TEXT —
_ _ _ _ _
The Good Fight
Although I am writing this in March, I have no doubt lawmakers will still be fighting over healthcare reform when you read this. As they do so, I hope – trust – that they won’t lose sight of the ultimate goal, as expressed in the Triple Aim of the Institute for Healthcare Improvement:
- Improve the patient experience of care (including quality and satisfaction).
- Improve the health of populations.
- Reduce the per capita cost of healthcare.
Regardless of the outcome of the legislative battle, I’m confident that a few principles will remain standing:
- Fee-for-value will prevail over fee-for-service. Implementing fee-for-value may not be pretty, however. We’ll have to improve our measurement and analysis tools. Everybody’s talking about IBM’s Watson. Maybe he can help.
- The concept of “continuum of care” will prevail over the old siloed approach to medicine. What happens to patients before, during and after their hospital stay or procedure will count more than what happens in each of those venues.
- “Population health” will prevail over medicine’s traditional mindset of responding to disease or medical emergencies. The emphasis will be on keeping people healthy, and we will increasingly recognize and address the impact of diet, exercise, poverty, housing, living arrangements, crime and more on our health and that of our neighbors.
Healthcare touches all of us in a personal way, so no wonder there’s so much contentiousness associated with its reform. But the issues of access to care, affordability of care and quality of care aren’t going to go away. As you have for years, JHC readers will continue to be called upon to help find the answers.
_ _ _ _ _
EXTRACTED MATERIAL —

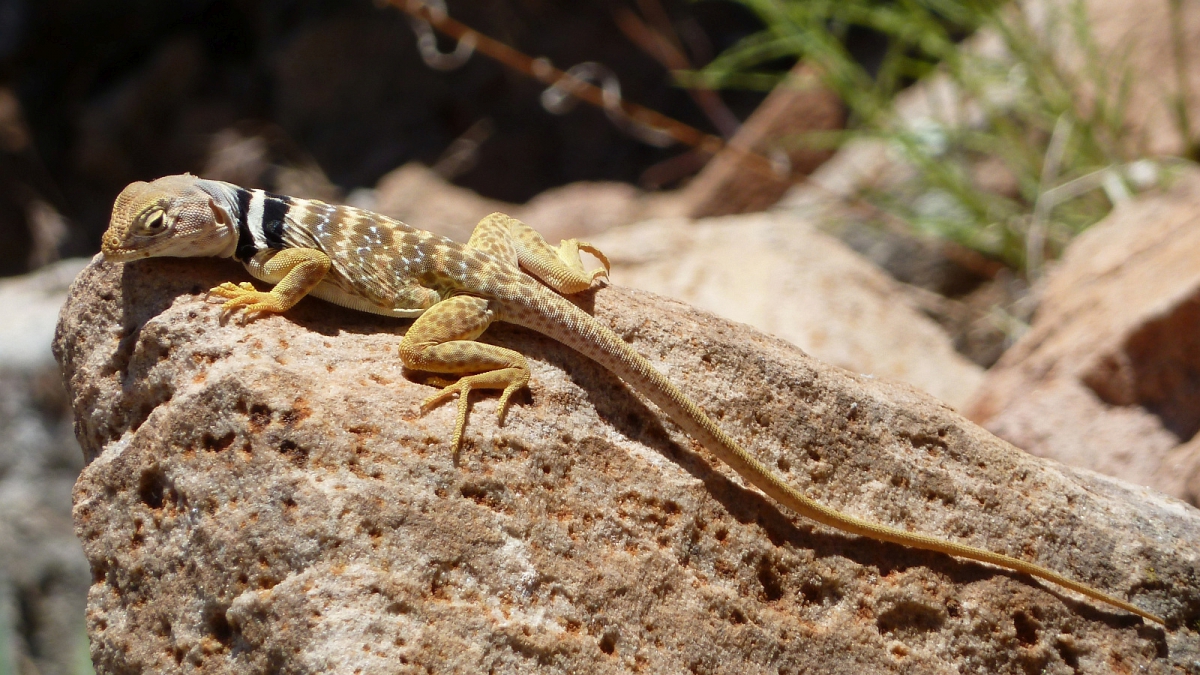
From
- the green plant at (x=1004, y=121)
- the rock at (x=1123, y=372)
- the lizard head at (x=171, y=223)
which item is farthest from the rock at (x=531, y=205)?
the lizard head at (x=171, y=223)

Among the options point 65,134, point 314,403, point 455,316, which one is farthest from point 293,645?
point 65,134

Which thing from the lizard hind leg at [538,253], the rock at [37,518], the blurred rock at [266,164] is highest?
the blurred rock at [266,164]

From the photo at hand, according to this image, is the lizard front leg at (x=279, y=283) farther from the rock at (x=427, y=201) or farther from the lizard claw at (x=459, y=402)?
the rock at (x=427, y=201)

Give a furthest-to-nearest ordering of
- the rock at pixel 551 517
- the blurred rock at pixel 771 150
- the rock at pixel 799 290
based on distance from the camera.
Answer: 1. the blurred rock at pixel 771 150
2. the rock at pixel 799 290
3. the rock at pixel 551 517

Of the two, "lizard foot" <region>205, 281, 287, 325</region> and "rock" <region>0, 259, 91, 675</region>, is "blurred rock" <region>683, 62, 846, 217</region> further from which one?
"lizard foot" <region>205, 281, 287, 325</region>

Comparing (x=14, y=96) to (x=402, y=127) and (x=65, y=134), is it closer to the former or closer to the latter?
(x=65, y=134)

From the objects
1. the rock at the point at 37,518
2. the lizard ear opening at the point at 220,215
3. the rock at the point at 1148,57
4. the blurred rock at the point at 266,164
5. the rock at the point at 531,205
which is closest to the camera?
the lizard ear opening at the point at 220,215
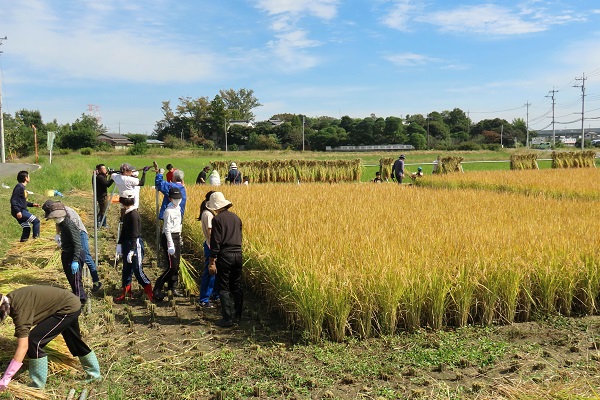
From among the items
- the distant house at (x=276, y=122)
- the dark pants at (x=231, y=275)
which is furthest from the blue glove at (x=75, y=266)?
the distant house at (x=276, y=122)

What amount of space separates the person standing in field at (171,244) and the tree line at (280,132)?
58.4 m

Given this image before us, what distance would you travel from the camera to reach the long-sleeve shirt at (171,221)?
22.4 feet

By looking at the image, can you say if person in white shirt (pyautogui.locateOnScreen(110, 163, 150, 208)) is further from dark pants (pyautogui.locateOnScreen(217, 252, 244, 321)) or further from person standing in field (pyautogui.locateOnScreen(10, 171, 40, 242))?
dark pants (pyautogui.locateOnScreen(217, 252, 244, 321))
_ _ _ _ _
PROBLEMS TO SOLVE —
1. In the healthcare reform text, which organization expressed the Triple Aim?
2. Shorten the paragraph of the healthcare reform text that begins "Healthcare touches all of us," keeping its main facts.

TASK-BY-TASK RESULTS —
1. The Institute for Healthcare Improvement

2. Because healthcare affects everyone personally, its reform is contentious. Still, the issues of access, affordability and quality of care will not go away, and JHC readers will continue, as for years, to be called on to help find the answers.